Making Data-Driven Discoveries Possible

Carolyn Lawrence-Dill connects researchers and increases the shelf life of data. Her efforts make research information generated by scientists available to other scientists, increasing the impact of their work
over time.

“My group’s work supports scientists who are doing research in the field or lab. It’s very rewarding—you can feel like you’ve saved hundreds of thousands of hours for people who are trying to solve a hard problem,” says Lawrence-Dill. “But the aspect of my job I enjoy the most is creating information management systems that allow large groups of scientists to work together.”
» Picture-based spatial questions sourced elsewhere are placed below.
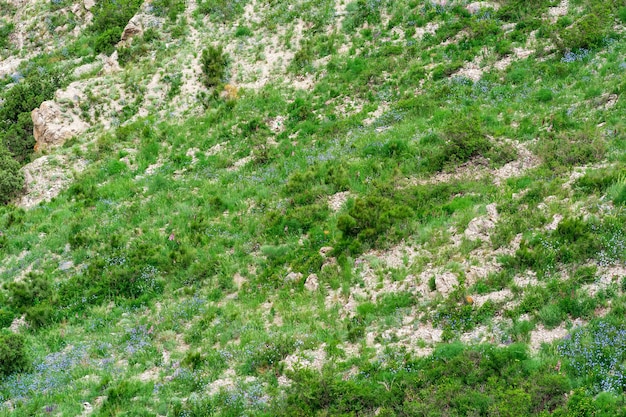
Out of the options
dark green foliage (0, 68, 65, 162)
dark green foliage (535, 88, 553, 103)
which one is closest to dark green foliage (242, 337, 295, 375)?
dark green foliage (535, 88, 553, 103)

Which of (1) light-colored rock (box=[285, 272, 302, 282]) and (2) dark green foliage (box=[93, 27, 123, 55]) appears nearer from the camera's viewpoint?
(1) light-colored rock (box=[285, 272, 302, 282])

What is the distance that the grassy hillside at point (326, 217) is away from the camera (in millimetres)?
12734

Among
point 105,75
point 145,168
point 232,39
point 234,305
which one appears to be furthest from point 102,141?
point 234,305

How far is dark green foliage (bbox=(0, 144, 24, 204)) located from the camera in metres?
24.0

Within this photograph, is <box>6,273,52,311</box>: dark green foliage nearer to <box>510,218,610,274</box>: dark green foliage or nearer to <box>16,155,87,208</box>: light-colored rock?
<box>16,155,87,208</box>: light-colored rock

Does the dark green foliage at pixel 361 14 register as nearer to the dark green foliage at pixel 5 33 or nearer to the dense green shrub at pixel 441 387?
the dense green shrub at pixel 441 387

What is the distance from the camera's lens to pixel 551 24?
23.8 metres

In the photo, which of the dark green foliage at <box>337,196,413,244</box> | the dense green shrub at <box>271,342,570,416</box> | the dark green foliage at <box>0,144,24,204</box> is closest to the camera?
the dense green shrub at <box>271,342,570,416</box>

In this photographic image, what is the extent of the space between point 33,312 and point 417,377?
10.9 m

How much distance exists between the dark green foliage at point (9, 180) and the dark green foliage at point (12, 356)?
9737 millimetres

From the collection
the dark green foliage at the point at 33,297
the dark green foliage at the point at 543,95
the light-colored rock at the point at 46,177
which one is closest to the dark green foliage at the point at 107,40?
the light-colored rock at the point at 46,177

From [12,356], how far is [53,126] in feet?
43.9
Lawrence-Dill is an associate professor 
in the Department of Genetics, Development and Cell Biology and in the Department
of Agronomy. She’s a Plant Sciences Institute Scholar, charged with advancing the field of predictive phenomics—an area of biology that measures physical and biochemical traits of plants as they change in response
to genetic and environmental influences. Her work involves creating systems to manage complex datasets to support the development of better predictive models for plant breeding and genetics research.

After reading a recent journal article that began by describing people who make a living off the data that other people generate as “research parasites,” she and her colleagues began jokingly calling each other “parasites.” But, Lawrence-Dill and the article authors concede that, in truth, they have a symbiotic relationship.

“You can’t imagine all of the possible research questions that could be answered with access to large scale datasets,” says Lawrence-Dill.

Deemed a strategic priority by Iowa State University, Lawrence-Dill, Asheesh Singh, assistant professor of agronomy, and Baskar Ganapathysubramanian, associate professor of mechanical engineering, were awarded $750,000 as part of the university’s Presidential Initiative for Interdisciplinary Research earlier this year. Their research proposal, “Data Driven Discoveries for Agricultural Innovation,” led by Lawrence- Dill brings together more than 20 faculty members from across campus to make significant strides in the collection, management, interpretation and use
of data related to agriculture.

Joe Colletti, senior associate dean
and associate director of the experiment station in the College of Agriculture and Life Sciences, says Lawrence-Dill has expertise in computational biology and bioinformatics, is very collaborative and knows how to build productive teams.

“She is able to knit together the right people, at the right time, in the right way here at Iowa State, nationally and internationally,” he says. “More importantly, she understands the connection between statistical methodologies and biological sciences—she can see the big picture.
 She really understands how to create tools for researchers and make data accessible through the right databases so that more value can be obtained from those data.”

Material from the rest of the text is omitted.